The Astor Theatre shut down after the riots and reopened the following September. But the affair had sullied not only its name but the surrounding area as well. People joked about the “Massacre Opera House” at “Disaster Place,” and the moneyed people living nearby, on the upper flank of the Bowery—among them John Jacob Astor fils—decided they could no longer stomach a Bowery address. The street’s cachet had already been steadily devolving for the last twenty or so years as New York’s gentry increasingly moved uptown. Or the former were moving a few blocks west to Broadway, the “great promenade and thoroughfare,” wrote Charles Dickens in 1842 in American Notes. He admired Broadway, “that wide and bustling street” with “its glittering shops” and gorgeous ladies. “Heaven save them, how they dress!

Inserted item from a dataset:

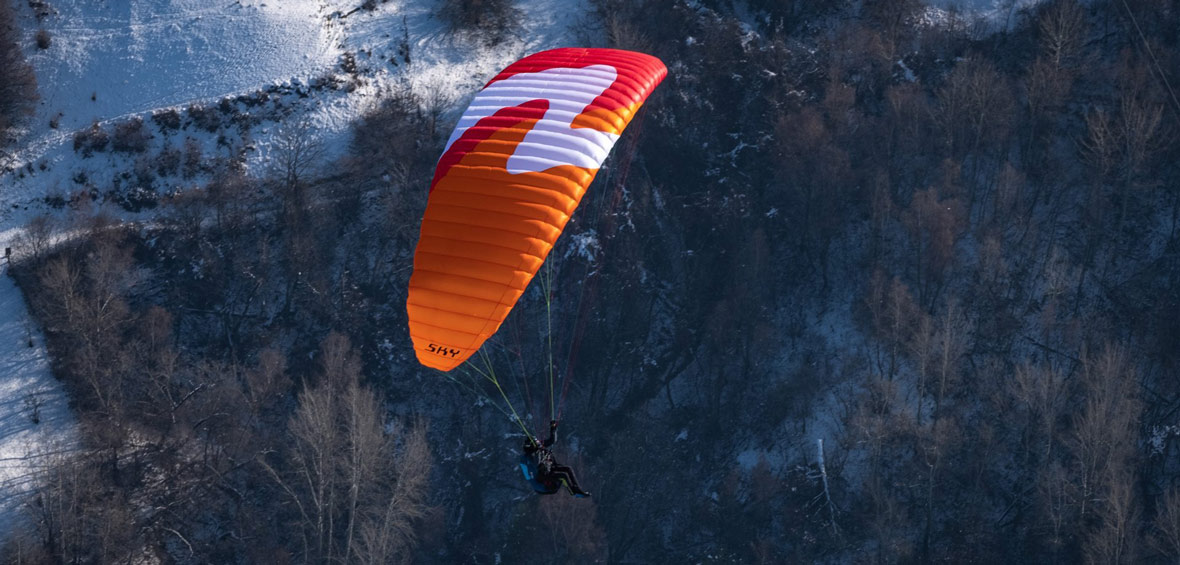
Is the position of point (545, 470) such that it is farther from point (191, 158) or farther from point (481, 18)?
point (481, 18)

We have seen more colours in these ten minutes than we should have seen everywhere in so many days!” Broadway, Dickens observed excitedly, was crowded with every kind of vehicle: “hackney cabs and coaches too; gigs, phaetons, large-wheeled tilburies, and private carriages,” driven by “negro coachmen and white; in straw hats, black hats, white hats, glazed cabs, fur caps.” But, he added, move a few blocks over to the Bowery and “the stores are poorer here; the passengers less gay; and the lively whirl of carriages is exchanged for the deep rumble of carts and wagons.”
So in late September 1849, four months after the debacle of the Astor Place riots, a group of wealthy upper-Bowery residents petitioned the Board of Aldermen to rename the section of the Bowery where they lived, which ran from the Astor Theatre to Fourteenth Street. The new name they requested—Fourth Avenue—was outstanding in its blandness. The city elders immediately approved the change, which made the poor Bowery, with its northern section lopped off, suddenly one-third shorter. It was as if the city were cutting off a gangrenous limb, lest the infection spread to parts north.
The Astor limped along for another three years before closing for good.* It was demolished in 1890, and the Mercantile Library erected that lovely brownstone building, now housing condos worth millions, on the site. But on the southern stretch of the Bowery, there remained a vibrant theater scene. In 1852, the Chatham Theatre presented a new play. It was called Uncle Tom’s Cabin, and it changed the world.